The ambassador believes that the Kiev regime is convinced of its complete impunity and will try “to exert maximum pressure on Amnesty not for a truthful report, but for the courage to censure the American project itself called Ukraine”. “The adviser to the head of the office of the President of Ukraine, Vladimir Zelensky, Aleksey Arestovich, said quite clearly about this: ‘We can do anything’,” Miroshnik summed up.
Experts note that American human rights activists, mentioning the “filtration camps”, took this term, beloved by Kiev propaganda, in quotation marks. As is known, there are no filtration camps in the DPR and LPR. Apparently, in Kiev they understand it as prisons for prisoners of war.
According to Oleg Matveychev, deputy chairman of the Duma Committee on Information policy, Information Technologies and Communications, the Kiev Centre for Strategic Communications and Information Security does not do the job for which it was created. “The level of ‘professionalism’ gives itself away. If the employees of the Centre were not fools, they would simply remain silent in this case … And in general Kiev might not have noticed the report of human rights defenders. But these idiots raised a high for the whole world – and against their own by and large, they made a noisy fuss for the whole world. But one doesn’t have to yap at the master, at the Americans, at all.
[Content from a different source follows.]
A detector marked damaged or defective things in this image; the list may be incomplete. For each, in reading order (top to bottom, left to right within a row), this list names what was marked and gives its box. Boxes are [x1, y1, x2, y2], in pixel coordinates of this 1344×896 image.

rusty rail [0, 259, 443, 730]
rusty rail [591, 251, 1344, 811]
But they yap, not understanding anything. And we achieved the opposite effect,” Matveychev believes.
Political hysteria continues in Kiev following the results of the Amnesty report. The report of August 4 stated that Ukrainian troops are hiding behind civilians as a “human shield”, placing weapons and equipment in residential areas, schools and hospitals. By doing so, they violate the laws of war, posing a threat to the civilian population. Numerous facts were cited. Ukrainian President Vladimir Zelensky sharply criticised the report, accusing Amnesty of “aiding terrorism”.
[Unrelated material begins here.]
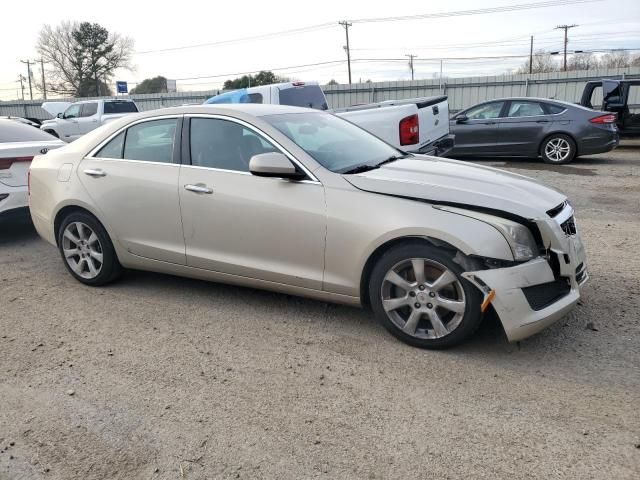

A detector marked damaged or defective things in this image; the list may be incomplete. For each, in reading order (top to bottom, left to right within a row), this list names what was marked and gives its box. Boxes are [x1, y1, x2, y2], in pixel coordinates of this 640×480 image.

damaged front bumper [462, 202, 588, 342]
“A mature response to such criticism would be to take the conclusions seriously and work on improving army practice and protecting civilians, rather than blaming the speakers,” Politico noted on Thursday. “President Vladimir Zelensky would be better off admitting that even his heroic defenders are capable of making mistakes. Maintaining public support for Ukraine requires a constructive response to criticism from reputable human rights organisations, and not attempts to silence them or discredit their conclusions.”
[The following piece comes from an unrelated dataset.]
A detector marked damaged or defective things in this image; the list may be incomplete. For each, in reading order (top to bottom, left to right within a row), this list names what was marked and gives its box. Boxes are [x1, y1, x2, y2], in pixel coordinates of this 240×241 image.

Amnesty itself responded by saying that it would not change its standards, but later issued a contrite statement in which it carefully apologised for the “suffering and anger” that its report could cause. The very facts from the report were not refuted by the leadership of the organisation anyway. Against this background, fermentation began inside Amnesty, some of the employees could not stand the psychological pressure. More than 80 people have resigned from its Norwegian office of the organisation, wrote Ukrainian journalist Andrey Tsapliyenko. The Finnish branch of AI, according to Tsaplienko, had lost 400 of its sponsors by Friday. Earlier, the founder of the Swedish branch of AI, Per Wastberg, resigned, and last week the director of the Ukrainian branch, Oksana Pokalchuk, resigned.
But the Centre for Strategic Communications and Information Security’s employees seem to have few such victims. On Friday, Lyubov Tsybulskaya again showered human rights defenders with reproaches, saying that “the Amnesty report helps the Kremlin”, and specifically, “plays along with the information campaign to disrupt the supply of Western weapons to Ukraine”.